Welcome to the July Query & 1st Page Workshop with some of our PitchWars mentors. We selected many wonderful writers from a drawing held in June to participate in the workshop. Each mentor has graciously critiqued either a query or first page for two writers. The writers are anonymous and the titles/genres are hidden. Follow along all month to view the critiques. We welcome comments and further suggestions, but please keep them kind and respectful.
Here are the next two mentors and their critiques …
Kes Trester is a former feature film development executive and television commercial producer. Her (hopefully) soon-to-be published YA thriller 7 DAYS is currently under option for a television series. She is represented by Dawn Frederick of Red Sofa Literary.
Kes’s critiques …
Critique #29 – Query:
Thank you for your insightful blogpost regarding the one-hour offer of representation scam. Sadly, it seems this is becoming an epidemic. I promise I will be completely truthful about all offers of representation. I’ll save the lies about a successful writing career for my high school reunion. As you have expressed an interest in humorous middle grade novels, I believe you may be interested in my latest project. As a fan of personalized openings, this is working for me, though it is perhaps a sentence too long.

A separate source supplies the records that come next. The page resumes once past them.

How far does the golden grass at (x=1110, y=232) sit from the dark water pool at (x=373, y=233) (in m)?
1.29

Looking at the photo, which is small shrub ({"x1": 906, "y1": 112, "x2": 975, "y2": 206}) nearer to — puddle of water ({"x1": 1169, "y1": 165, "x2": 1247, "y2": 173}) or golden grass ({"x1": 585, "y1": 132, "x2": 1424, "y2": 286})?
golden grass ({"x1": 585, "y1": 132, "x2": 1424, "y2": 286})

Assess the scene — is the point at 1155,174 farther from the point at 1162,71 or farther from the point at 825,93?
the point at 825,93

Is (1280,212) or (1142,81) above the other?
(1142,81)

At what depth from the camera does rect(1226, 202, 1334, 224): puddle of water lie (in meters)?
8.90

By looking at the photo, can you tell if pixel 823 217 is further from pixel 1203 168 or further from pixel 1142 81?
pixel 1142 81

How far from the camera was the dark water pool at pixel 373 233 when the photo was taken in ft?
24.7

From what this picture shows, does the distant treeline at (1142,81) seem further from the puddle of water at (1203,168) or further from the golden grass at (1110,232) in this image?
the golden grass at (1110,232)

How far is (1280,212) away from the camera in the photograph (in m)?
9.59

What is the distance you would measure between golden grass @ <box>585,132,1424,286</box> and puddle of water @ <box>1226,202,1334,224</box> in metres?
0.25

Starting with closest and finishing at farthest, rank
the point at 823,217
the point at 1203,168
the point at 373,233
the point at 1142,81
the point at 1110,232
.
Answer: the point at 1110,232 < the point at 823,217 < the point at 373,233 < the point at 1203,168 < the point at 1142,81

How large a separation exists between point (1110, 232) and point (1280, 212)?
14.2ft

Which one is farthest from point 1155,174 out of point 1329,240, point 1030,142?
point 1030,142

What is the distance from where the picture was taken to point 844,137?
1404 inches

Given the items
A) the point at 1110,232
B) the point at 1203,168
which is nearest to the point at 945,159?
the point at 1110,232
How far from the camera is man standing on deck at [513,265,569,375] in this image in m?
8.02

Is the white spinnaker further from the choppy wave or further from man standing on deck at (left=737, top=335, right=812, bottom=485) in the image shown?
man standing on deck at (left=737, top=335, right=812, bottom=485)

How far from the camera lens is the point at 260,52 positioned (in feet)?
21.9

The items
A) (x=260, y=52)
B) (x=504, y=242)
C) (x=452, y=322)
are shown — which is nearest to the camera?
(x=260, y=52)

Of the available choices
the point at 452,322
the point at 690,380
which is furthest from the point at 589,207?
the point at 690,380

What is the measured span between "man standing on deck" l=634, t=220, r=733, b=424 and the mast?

Laser vision isn’t so hot when you’re cross-eyed. Supersonic flight’s a downer when motion sickness keeps you grounded. Marshall Preston’s a Defective, a person with superhuman abilities that are counteracted by some very human setbacks. I don’t think the first 2 sentences are necessary when you can open with a terrific high-concept pitch. I would also make that opening line even punchier and not just allude to his challenges (i.e. Marshall Preston is a 12yo superhero. Too bad leaping tall buildings makes him want to barf.)
While other kids are recruited into superhero teams, Marshall’s stuck in seventh grade with a kid who can run at super speed but can’t stop, another with a radioactive peanut allergy that turns him into a swollen Hulk, and a slow-witted telepath who reads everyone’s thoughts out loud. This is good, but it could go farther in setting the scene. Here’s your chance to emotionally hook us with a fun band of misfits known as The Defectives. Defectives aren’t exactly superhero material but when Marshall uncovers a plot to destroy one of the greatest superhero teams of all time, he and his band of less-than-perfect super humans set out to prove that just because you’re defective, it doesn’t mean you can’t be a hero. The stakes are spelled out loud and clear.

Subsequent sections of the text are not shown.